* Problem statement:
The entries below hold a line with "Students from Asia" and a line with "Diverse Business Team". Return those lines and all that lie between them, exactly and only.

Source data
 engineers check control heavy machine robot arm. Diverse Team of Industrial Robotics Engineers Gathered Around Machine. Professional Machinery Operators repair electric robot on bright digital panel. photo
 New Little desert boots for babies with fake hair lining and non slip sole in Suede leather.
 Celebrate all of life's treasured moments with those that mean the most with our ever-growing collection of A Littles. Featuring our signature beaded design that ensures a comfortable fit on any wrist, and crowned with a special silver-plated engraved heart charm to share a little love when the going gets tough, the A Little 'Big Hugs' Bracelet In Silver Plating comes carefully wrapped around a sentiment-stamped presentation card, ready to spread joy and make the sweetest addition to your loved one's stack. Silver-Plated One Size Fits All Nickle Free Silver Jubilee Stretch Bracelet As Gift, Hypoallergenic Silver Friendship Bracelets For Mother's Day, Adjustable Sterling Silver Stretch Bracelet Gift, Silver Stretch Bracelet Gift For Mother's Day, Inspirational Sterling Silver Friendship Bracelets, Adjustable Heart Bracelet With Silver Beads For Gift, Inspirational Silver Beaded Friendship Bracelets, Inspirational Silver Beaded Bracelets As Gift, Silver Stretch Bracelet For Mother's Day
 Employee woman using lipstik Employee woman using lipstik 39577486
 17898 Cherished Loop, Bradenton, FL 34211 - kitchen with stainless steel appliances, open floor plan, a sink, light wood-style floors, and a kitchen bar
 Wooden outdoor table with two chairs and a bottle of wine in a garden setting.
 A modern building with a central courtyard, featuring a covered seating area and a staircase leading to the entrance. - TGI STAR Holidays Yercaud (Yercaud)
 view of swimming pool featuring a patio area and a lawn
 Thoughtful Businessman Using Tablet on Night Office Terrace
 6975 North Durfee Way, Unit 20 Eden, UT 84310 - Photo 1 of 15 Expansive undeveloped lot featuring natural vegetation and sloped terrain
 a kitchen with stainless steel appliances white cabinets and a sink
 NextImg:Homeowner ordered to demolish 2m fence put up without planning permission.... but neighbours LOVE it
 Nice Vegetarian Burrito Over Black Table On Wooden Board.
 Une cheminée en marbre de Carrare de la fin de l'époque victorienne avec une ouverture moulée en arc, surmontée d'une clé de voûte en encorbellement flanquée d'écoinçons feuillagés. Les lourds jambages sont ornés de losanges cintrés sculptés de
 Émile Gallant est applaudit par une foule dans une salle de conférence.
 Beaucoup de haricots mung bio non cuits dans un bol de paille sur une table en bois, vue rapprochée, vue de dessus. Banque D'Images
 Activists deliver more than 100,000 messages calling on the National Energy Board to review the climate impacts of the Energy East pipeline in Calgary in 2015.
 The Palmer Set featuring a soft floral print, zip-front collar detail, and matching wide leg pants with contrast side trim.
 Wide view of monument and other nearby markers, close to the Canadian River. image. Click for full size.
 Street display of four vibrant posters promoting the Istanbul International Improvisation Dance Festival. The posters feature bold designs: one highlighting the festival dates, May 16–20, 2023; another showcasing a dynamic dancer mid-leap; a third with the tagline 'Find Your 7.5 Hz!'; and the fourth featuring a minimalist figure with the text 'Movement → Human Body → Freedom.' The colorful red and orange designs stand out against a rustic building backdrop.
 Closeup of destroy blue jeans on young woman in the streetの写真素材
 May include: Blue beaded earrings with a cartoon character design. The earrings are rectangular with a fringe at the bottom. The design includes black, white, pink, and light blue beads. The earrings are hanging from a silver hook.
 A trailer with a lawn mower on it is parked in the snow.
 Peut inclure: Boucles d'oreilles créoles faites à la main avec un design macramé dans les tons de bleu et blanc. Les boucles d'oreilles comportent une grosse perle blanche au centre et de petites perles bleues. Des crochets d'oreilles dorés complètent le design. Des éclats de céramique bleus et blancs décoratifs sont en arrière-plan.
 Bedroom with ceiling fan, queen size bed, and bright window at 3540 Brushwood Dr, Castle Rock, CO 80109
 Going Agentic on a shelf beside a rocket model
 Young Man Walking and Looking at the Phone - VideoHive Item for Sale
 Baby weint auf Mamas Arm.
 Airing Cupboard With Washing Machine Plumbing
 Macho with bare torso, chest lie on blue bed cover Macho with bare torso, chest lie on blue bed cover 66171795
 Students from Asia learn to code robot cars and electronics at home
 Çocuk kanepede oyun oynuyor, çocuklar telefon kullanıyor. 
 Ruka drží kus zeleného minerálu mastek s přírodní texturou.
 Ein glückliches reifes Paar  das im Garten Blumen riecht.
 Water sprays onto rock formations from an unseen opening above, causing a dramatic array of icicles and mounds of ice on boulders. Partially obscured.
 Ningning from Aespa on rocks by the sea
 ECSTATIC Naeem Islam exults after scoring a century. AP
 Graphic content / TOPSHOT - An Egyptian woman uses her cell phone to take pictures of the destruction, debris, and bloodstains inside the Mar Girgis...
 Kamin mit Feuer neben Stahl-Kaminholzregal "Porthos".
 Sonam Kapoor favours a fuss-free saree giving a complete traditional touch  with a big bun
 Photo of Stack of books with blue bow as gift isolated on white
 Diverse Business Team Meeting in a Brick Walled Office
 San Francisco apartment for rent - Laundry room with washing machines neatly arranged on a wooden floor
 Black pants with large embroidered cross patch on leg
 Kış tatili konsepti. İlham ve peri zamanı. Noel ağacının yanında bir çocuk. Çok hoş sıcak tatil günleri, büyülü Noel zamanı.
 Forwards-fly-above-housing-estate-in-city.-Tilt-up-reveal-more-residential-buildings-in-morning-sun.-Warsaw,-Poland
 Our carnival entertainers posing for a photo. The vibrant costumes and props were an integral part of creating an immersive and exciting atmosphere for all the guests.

* Task result:
 Students from Asia learn to code robot cars and electronics at home
 Çocuk kanepede oyun oynuyor, çocuklar telefon kullanıyor. 
 Ruka drží kus zeleného minerálu mastek s přírodní texturou.
 Ein glückliches reifes Paar  das im Garten Blumen riecht.
 Water sprays onto rock formations from an unseen opening above, causing a dramatic array of icicles and mounds of ice on boulders. Partially obscured.
 Ningning from Aespa on rocks by the sea
 ECSTATIC Naeem Islam exults after scoring a century. AP
 Graphic content / TOPSHOT - An Egyptian woman uses her cell phone to take pictures of the destruction, debris, and bloodstains inside the Mar Girgis...
 Kamin mit Feuer neben Stahl-Kaminholzregal "Porthos".
 Sonam Kapoor favours a fuss-free saree giving a complete traditional touch  with a big bun
 Photo of Stack of books with blue bow as gift isolated on white
 Diverse Business Team Meeting in a Brick Walled Office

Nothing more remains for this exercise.